Posts Tagged ‘andropause’

Testosterone Deficiency: Male Menopause Which Is HARDly The Pause That Refreshes!

November 21, 2015

Everyone has heard about menopause for women.  This is due to a decrease in estrogen production from the ovaries.  Men also have a fall in their testosterone, the male hormone produced in the testicles, also decreases a small amount after age 30 but becomes symptomatic around age 50.  The problem affects millions of American men who have decreased sex drive, lethargy, loss of muscle mass, decrease in bone density, and even irritability\depression.  This blog will discuss the problem of male menopause or andropause.

Men losing testosterone is a steady decline, like a leak in a swimming pool you never refill. Over time, you empty out all your stores, creating a constellation of problems.

The constellation of problems compound each other, too. The apathy comes in part from the decline in hormones, which results in loss of lean muscle mass, depression, and forgetfulness. But it becomes a downward cycle, as the less lean muscle mass a person has, the faster he or she gains weight, which leads to more depression.

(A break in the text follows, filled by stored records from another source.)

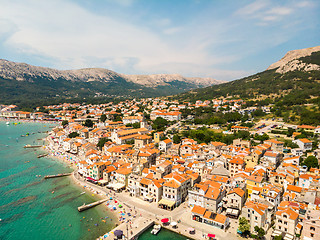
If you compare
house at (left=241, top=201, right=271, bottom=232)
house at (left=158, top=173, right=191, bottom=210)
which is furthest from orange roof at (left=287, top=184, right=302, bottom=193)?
house at (left=158, top=173, right=191, bottom=210)

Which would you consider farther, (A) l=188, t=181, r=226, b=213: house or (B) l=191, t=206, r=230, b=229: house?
(A) l=188, t=181, r=226, b=213: house

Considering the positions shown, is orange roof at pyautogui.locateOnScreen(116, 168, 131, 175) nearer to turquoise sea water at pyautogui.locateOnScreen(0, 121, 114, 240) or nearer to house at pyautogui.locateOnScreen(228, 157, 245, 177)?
turquoise sea water at pyautogui.locateOnScreen(0, 121, 114, 240)

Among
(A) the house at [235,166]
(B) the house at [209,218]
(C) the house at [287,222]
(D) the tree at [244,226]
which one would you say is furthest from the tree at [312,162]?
(B) the house at [209,218]

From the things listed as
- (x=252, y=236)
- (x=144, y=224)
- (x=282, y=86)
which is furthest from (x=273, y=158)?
(x=282, y=86)

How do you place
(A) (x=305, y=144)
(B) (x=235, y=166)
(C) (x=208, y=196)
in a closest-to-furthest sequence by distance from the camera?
(C) (x=208, y=196)
(B) (x=235, y=166)
(A) (x=305, y=144)

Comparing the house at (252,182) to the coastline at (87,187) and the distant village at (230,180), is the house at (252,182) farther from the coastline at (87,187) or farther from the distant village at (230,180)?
the coastline at (87,187)

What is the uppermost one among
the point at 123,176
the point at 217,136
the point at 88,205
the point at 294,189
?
the point at 217,136

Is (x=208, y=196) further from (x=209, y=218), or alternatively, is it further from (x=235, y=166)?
(x=235, y=166)

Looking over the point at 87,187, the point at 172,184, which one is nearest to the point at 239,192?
the point at 172,184
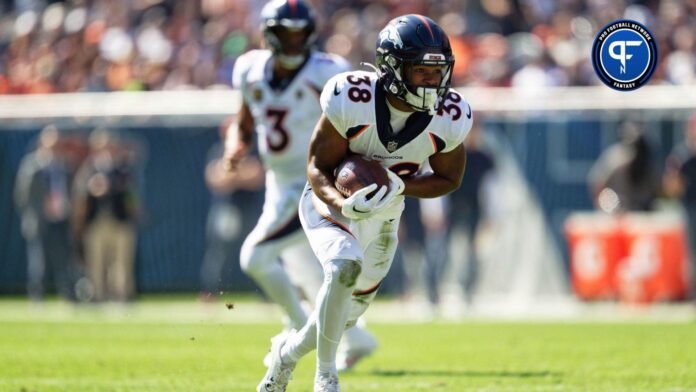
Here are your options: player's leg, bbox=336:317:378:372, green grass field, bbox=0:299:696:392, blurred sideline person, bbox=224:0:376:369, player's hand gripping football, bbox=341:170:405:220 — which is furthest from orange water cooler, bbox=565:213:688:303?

The seriousness of the problem of male depression tied to aging cannot be denied, as middle-aged and older men account for more than 20 percent of suicides, as compared to about 5 percent for women. Older white males represent 70 percent of suicides.  Before starting anti-depressants, doctors caring for older men with symptoms of depression should get a serum testosterone level and replace the hormone with testosterone replacement therapy before initiating anti-depressants.

Most of my physician referrals come from psychiatrists and neurologists, as men are seeing them because of depression and memory issues. Psychiatrists and neurologists know what a reduction in testosterone does to emotional well-being and brain function. These specialists want their patients to be tested for low testosterone before trying anti-depressants or other prescription therapies.

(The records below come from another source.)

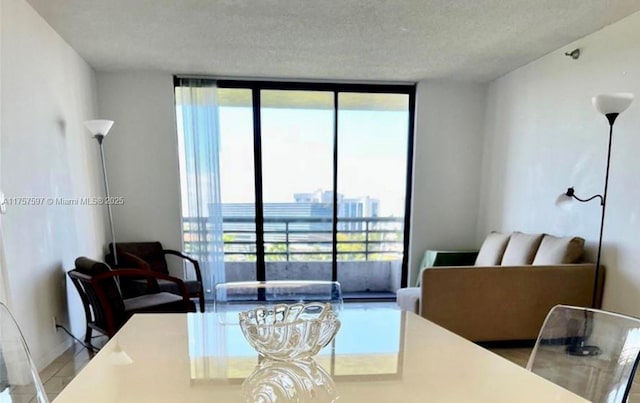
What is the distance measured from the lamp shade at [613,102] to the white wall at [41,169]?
3.81m

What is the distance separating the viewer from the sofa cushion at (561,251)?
9.43 feet

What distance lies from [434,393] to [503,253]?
9.76ft

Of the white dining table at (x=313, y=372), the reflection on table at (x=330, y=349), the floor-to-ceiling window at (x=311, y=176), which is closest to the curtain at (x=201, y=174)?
the floor-to-ceiling window at (x=311, y=176)

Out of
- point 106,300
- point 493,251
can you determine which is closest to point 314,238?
point 493,251

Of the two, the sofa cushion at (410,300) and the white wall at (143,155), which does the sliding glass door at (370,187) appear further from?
the white wall at (143,155)

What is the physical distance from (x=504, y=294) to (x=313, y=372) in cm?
241

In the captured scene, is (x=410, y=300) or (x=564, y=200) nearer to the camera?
(x=564, y=200)

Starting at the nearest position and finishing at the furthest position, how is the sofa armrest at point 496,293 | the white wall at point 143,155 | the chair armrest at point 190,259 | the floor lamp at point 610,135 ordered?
the floor lamp at point 610,135 < the sofa armrest at point 496,293 < the chair armrest at point 190,259 < the white wall at point 143,155

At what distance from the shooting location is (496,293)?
2.86m

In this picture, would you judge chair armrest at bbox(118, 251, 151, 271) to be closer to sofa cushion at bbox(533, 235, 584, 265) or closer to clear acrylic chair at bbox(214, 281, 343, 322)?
clear acrylic chair at bbox(214, 281, 343, 322)

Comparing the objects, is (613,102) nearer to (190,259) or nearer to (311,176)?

The reason more general physicians don’t think of, or want, to go the hormone testing route? Testosterone therapy got a bad rap a few years ago when there was a lot of misinformation with regard to testosterone being dangerous and possibly being linked to an increase in prostate cancer and heart disease.

There have been poorly designed studies, just as there were poorly designed studies with women’s hormone studies, such as the Women’s Health Initiative, indicating that it might be dangerous for women to take hormone replacement therapy. The result is that these defective studies resulted in a lot of men are not doing testosterone optimization correctly. There is a big difference between what is considered a normal level of hormones, which in America, is often abused to build super-normal muscle mass, and those levels at which men literally come back to life again.

Ideally men need to have their testosterone levels drawn in the morning when the testosterone levels are the highest. If the man has the symptoms described above and has a low testosterone level, they are candidates for hormone replacement therapy using injections of testosterone, topical gels containing testosterone, or testosterone pellets that are inserted under the skin every 4-6 months.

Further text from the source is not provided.